_OBJECTIVE:_
Reproduce the data in its entirety, exactly as supplied.
━━━ DATA PROVIDED
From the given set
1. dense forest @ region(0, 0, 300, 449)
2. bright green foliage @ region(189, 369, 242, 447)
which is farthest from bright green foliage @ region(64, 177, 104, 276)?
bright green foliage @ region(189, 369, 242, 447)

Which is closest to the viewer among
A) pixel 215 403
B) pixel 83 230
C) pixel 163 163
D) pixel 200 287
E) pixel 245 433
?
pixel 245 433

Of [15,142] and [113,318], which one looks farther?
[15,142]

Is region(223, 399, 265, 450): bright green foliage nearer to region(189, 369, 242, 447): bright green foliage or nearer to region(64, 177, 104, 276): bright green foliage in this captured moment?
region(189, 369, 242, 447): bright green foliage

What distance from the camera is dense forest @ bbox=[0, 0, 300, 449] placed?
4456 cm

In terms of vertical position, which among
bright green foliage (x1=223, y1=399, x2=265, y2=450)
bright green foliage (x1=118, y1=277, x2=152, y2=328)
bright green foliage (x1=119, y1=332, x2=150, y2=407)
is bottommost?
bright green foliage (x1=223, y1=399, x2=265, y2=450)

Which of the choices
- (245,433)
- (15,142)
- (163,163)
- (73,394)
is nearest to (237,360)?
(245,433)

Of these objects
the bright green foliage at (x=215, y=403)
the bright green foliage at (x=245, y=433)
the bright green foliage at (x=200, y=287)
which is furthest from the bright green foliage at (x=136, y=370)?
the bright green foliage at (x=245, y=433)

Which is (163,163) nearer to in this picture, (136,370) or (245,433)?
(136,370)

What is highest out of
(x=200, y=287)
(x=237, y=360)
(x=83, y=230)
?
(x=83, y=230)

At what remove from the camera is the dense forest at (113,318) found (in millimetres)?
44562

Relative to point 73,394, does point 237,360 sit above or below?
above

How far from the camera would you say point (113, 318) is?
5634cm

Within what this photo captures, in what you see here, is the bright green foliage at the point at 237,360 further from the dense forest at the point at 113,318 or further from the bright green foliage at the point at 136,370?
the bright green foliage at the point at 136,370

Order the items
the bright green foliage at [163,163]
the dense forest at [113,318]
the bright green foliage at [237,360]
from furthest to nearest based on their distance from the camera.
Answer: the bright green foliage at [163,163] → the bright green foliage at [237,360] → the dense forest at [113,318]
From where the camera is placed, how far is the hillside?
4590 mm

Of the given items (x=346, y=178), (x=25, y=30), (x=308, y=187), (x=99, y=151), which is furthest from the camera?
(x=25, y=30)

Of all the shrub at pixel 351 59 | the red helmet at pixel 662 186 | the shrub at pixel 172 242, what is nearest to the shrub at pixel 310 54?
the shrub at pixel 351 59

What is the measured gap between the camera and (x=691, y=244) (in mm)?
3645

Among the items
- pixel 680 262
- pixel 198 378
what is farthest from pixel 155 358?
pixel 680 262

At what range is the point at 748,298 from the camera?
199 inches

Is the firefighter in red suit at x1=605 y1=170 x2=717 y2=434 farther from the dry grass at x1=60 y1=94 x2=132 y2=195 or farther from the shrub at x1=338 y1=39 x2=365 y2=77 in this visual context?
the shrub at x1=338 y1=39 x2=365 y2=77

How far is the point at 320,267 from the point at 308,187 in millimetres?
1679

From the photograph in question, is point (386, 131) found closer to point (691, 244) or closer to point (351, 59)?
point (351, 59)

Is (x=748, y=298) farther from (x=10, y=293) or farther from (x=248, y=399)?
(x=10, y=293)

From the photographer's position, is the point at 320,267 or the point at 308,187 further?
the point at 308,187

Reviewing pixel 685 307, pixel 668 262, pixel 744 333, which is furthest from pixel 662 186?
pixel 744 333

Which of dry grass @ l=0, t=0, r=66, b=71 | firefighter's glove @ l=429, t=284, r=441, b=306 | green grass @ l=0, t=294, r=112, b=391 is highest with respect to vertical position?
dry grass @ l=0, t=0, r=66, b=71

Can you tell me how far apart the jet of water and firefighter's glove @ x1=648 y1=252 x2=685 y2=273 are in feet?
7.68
━━━━━━
_CORRECT RESULT:_
From the given set
1. dense forest @ region(0, 0, 300, 449)
2. bright green foliage @ region(189, 369, 242, 447)
which is farthest from bright green foliage @ region(64, 177, 104, 276)?
bright green foliage @ region(189, 369, 242, 447)

Which is closest to the viewer among
A) pixel 215 403
B) pixel 83 230
C) pixel 163 163
D) pixel 200 287
E) pixel 245 433
?
pixel 245 433

Of [15,142] and [113,318], which one looks farther?
[15,142]

Is region(223, 399, 265, 450): bright green foliage nearer to region(189, 369, 242, 447): bright green foliage or nearer to region(64, 177, 104, 276): bright green foliage in this captured moment?
region(189, 369, 242, 447): bright green foliage

What distance from the camera is dense forest @ bbox=[0, 0, 300, 449] placed?
4456 cm

In terms of vertical position, which among
bright green foliage (x1=223, y1=399, x2=265, y2=450)
bright green foliage (x1=118, y1=277, x2=152, y2=328)
bright green foliage (x1=119, y1=332, x2=150, y2=407)
is bottommost?
bright green foliage (x1=223, y1=399, x2=265, y2=450)

Which of the choices
- (245,433)
- (15,142)
- (163,163)
- (73,394)
is nearest to (237,360)?
(245,433)

Of these objects
the bright green foliage at (x=215, y=403)
the bright green foliage at (x=245, y=433)
the bright green foliage at (x=200, y=287)
which is furthest from the bright green foliage at (x=136, y=370)?
the bright green foliage at (x=245, y=433)

Which is (163,163) nearer to in this picture, (136,370) or (245,433)?
(136,370)

What is highest out of
(x=200, y=287)
(x=237, y=360)
(x=83, y=230)
?
(x=83, y=230)

At what remove from the camera is the dense forest at (113,318) found (in millimetres)?
44562

Relative to point 73,394, does point 237,360 sit above or below?
above

How far from the camera would you say point (113, 318) is?
5634cm

Within what this photo captures, in what you see here, is the bright green foliage at the point at 237,360 further from the dense forest at the point at 113,318 or further from the bright green foliage at the point at 136,370?
the bright green foliage at the point at 136,370

Order the items
the bright green foliage at [163,163]
the dense forest at [113,318]
the bright green foliage at [237,360]
from furthest to nearest based on their distance from the camera.
Answer: the bright green foliage at [163,163] → the bright green foliage at [237,360] → the dense forest at [113,318]
From where the camera is placed, how far is the hillside?
4590 mm

Of the given items (x=346, y=178), (x=25, y=30), (x=308, y=187), (x=99, y=151), which is furthest from the camera?
(x=25, y=30)

Of all the shrub at pixel 351 59 | the red helmet at pixel 662 186 | the shrub at pixel 172 242, what is nearest to the shrub at pixel 310 54?
the shrub at pixel 351 59

What is the measured gap between the camera and (x=691, y=244) (in mm)?
3645

Among the items
- pixel 680 262
- pixel 198 378
what is farthest from pixel 155 358?
pixel 680 262

At what range is the point at 748,298 from the camera?
199 inches

Is the firefighter in red suit at x1=605 y1=170 x2=717 y2=434 farther from the dry grass at x1=60 y1=94 x2=132 y2=195 or farther from the shrub at x1=338 y1=39 x2=365 y2=77 in this visual context?
the shrub at x1=338 y1=39 x2=365 y2=77

How far is the point at 320,267 from the point at 308,187 in millimetres?
1679

From the photograph in question, is point (386, 131) found closer to point (691, 244) or closer to point (351, 59)?
point (351, 59)

Is (x=748, y=298) farther from (x=10, y=293) or farther from (x=248, y=399)?
(x=10, y=293)

From the photographer's position, is the point at 320,267 or the point at 308,187 further?
the point at 308,187

Reviewing pixel 685 307, pixel 668 262, pixel 744 333, which is furthest from pixel 662 186?
pixel 744 333

Which of dry grass @ l=0, t=0, r=66, b=71 | firefighter's glove @ l=429, t=284, r=441, b=306 | green grass @ l=0, t=294, r=112, b=391 is highest with respect to vertical position?
dry grass @ l=0, t=0, r=66, b=71

Can you tell me how far apart the jet of water and firefighter's glove @ x1=648 y1=252 x2=685 y2=273 are in feet?
7.68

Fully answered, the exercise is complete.